◆ What to do: Return the lines exactly as they stand, from the first of the material through the line containing "scientific name: Paradoxurus hermaphroditus".

◆ Data to use:
****

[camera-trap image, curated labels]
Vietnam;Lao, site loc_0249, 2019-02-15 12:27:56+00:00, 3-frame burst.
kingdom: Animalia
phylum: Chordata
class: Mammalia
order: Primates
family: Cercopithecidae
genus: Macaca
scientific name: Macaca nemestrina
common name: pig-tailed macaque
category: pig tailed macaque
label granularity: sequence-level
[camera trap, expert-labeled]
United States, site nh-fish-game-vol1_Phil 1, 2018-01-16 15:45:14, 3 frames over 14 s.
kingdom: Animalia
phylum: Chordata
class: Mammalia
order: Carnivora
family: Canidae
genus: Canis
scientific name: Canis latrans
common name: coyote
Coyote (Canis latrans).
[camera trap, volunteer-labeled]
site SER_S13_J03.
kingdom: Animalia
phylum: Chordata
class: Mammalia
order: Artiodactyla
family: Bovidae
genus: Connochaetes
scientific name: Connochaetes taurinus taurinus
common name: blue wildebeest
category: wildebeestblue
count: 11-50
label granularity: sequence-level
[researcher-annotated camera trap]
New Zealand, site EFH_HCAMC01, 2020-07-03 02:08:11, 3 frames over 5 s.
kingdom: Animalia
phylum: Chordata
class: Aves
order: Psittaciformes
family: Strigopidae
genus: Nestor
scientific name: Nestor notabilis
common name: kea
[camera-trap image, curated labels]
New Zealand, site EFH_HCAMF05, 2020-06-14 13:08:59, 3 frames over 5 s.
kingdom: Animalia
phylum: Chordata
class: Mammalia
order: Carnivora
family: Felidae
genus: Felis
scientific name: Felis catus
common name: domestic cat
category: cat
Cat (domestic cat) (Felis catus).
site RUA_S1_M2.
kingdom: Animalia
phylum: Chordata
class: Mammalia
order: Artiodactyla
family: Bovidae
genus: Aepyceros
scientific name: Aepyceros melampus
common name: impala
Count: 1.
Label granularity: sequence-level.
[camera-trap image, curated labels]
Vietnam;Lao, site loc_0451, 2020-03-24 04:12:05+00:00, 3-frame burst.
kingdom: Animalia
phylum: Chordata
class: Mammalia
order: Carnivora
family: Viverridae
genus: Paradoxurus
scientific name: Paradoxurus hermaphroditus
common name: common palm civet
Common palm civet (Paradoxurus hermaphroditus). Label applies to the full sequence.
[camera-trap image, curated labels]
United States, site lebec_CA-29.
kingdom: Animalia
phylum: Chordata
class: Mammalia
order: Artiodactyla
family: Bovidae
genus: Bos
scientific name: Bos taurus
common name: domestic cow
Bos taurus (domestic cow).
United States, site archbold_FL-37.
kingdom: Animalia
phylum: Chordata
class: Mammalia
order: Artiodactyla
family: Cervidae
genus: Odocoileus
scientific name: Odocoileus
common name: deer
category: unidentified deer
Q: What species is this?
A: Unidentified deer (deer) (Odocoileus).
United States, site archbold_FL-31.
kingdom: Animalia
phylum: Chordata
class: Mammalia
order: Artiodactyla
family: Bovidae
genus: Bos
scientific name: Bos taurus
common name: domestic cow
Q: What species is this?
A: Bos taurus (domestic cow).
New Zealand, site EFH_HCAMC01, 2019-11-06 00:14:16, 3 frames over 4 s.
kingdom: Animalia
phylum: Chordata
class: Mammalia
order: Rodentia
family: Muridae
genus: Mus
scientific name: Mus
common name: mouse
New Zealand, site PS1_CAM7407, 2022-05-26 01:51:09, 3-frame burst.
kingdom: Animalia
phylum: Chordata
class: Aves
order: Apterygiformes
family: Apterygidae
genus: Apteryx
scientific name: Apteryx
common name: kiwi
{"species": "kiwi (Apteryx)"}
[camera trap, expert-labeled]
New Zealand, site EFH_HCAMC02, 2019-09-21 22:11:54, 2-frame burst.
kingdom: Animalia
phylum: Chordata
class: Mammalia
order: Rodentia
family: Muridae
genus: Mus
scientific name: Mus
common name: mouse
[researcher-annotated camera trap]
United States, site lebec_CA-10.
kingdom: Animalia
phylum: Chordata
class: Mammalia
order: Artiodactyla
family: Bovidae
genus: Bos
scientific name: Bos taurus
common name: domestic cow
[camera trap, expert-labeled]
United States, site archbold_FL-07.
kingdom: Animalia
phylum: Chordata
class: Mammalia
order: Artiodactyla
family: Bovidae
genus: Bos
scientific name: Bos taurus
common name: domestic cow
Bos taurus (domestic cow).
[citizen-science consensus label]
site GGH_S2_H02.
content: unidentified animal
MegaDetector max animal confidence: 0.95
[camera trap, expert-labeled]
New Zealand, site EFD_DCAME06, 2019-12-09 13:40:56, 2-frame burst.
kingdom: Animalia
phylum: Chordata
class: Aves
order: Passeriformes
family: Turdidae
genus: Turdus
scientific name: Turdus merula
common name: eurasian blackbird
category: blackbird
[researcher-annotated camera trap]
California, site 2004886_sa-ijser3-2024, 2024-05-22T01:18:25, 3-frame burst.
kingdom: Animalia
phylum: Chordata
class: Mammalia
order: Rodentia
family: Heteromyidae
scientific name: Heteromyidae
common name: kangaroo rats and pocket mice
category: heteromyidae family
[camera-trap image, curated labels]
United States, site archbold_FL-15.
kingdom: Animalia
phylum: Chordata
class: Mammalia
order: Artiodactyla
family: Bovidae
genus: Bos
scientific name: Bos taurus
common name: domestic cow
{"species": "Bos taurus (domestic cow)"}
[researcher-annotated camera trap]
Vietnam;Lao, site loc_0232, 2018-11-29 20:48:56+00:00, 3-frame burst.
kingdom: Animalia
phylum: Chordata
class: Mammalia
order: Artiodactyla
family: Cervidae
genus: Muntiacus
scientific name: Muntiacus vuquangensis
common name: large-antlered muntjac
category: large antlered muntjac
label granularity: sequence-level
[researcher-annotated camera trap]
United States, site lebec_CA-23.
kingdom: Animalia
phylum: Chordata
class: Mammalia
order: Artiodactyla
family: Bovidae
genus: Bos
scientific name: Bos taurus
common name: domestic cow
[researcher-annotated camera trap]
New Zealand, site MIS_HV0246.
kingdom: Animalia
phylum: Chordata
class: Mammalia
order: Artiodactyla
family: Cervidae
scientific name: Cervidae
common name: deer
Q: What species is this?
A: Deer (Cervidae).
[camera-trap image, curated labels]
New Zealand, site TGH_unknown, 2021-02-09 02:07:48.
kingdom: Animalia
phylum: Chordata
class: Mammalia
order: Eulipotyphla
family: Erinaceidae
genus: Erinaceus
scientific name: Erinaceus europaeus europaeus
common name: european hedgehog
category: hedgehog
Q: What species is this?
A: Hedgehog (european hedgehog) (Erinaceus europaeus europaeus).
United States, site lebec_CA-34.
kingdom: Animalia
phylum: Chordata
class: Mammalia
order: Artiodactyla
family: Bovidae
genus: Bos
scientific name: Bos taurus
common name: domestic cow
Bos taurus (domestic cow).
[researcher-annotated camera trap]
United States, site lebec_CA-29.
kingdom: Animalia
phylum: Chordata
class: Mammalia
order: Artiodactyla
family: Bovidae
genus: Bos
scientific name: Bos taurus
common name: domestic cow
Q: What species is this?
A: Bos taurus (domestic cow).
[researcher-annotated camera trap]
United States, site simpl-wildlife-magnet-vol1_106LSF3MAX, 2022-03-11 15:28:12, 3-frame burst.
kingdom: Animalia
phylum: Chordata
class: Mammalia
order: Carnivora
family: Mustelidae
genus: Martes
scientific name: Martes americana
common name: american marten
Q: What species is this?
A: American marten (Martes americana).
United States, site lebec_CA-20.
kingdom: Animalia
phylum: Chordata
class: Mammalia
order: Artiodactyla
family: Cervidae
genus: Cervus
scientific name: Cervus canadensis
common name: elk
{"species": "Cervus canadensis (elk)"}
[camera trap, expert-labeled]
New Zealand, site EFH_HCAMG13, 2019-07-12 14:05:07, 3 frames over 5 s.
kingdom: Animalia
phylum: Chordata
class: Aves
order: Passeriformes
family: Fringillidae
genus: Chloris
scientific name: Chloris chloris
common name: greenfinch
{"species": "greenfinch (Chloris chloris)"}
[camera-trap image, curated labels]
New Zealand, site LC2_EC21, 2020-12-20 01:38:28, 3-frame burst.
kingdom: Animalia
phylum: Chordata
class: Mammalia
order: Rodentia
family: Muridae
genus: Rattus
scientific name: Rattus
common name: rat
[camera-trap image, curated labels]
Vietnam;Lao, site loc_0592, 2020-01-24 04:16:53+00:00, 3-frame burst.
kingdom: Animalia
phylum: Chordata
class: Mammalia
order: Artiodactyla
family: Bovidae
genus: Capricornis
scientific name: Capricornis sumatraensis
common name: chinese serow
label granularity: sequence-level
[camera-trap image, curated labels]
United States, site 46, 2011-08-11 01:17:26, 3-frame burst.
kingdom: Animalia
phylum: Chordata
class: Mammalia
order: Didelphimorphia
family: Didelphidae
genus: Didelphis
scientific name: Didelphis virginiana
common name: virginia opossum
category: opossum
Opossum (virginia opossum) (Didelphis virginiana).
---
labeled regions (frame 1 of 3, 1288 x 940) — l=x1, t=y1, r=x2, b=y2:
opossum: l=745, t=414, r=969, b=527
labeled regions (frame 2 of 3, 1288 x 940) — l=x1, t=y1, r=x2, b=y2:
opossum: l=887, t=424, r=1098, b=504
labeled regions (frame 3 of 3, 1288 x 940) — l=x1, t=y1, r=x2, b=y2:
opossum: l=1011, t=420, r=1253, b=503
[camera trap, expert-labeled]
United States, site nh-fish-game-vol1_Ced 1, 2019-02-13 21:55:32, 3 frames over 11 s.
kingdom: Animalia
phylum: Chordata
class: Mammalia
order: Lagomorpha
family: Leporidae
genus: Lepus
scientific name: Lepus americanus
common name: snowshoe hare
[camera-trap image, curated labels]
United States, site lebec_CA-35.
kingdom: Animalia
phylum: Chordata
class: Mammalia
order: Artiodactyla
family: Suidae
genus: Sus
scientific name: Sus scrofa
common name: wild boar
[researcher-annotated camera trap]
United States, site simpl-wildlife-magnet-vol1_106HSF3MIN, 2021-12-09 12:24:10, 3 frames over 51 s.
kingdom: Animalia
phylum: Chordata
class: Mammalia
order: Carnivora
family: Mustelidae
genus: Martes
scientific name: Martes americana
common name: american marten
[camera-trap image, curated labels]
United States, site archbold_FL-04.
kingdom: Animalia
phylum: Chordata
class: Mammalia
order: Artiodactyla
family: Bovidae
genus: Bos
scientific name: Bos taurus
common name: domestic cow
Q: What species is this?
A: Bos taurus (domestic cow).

****

◆ Solution to this problem:
[camera-trap image, curated labels]
Vietnam;Lao, site loc_0249, 2019-02-15 12:27:56+00:00, 3-frame burst.
kingdom: Animalia
phylum: Chordata
class: Mammalia
order: Primates
family: Cercopithecidae
genus: Macaca
scientific name: Macaca nemestrina
common name: pig-tailed macaque
category: pig tailed macaque
label granularity: sequence-level
[camera trap, expert-labeled]
United States, site nh-fish-game-vol1_Phil 1, 2018-01-16 15:45:14, 3 frames over 14 s.
kingdom: Animalia
phylum: Chordata
class: Mammalia
order: Carnivora
family: Canidae
genus: Canis
scientific name: Canis latrans
common name: coyote
Coyote (Canis latrans).
[camera trap, volunteer-labeled]
site SER_S13_J03.
kingdom: Animalia
phylum: Chordata
class: Mammalia
order: Artiodactyla
family: Bovidae
genus: Connochaetes
scientific name: Connochaetes taurinus taurinus
common name: blue wildebeest
category: wildebeestblue
count: 11-50
label granularity: sequence-level
[researcher-annotated camera trap]
New Zealand, site EFH_HCAMC01, 2020-07-03 02:08:11, 3 frames over 5 s.
kingdom: Animalia
phylum: Chordata
class: Aves
order: Psittaciformes
family: Strigopidae
genus: Nestor
scientific name: Nestor notabilis
common name: kea
[camera-trap image, curated labels]
New Zealand, site EFH_HCAMF05, 2020-06-14 13:08:59, 3 frames over 5 s.
kingdom: Animalia
phylum: Chordata
class: Mammalia
order: Carnivora
family: Felidae
genus: Felis
scientific name: Felis catus
common name: domestic cat
category: cat
Cat (domestic cat) (Felis catus).
site RUA_S1_M2.
kingdom: Animalia
phylum: Chordata
class: Mammalia
order: Artiodactyla
family: Bovidae
genus: Aepyceros
scientific name: Aepyceros melampus
common name: impala
Count: 1.
Label granularity: sequence-level.
[camera-trap image, curated labels]
Vietnam;Lao, site loc_0451, 2020-03-24 04:12:05+00:00, 3-frame burst.
kingdom: Animalia
phylum: Chordata
class: Mammalia
order: Carnivora
family: Viverridae
genus: Paradoxurus
scientific name: Paradoxurus hermaphroditus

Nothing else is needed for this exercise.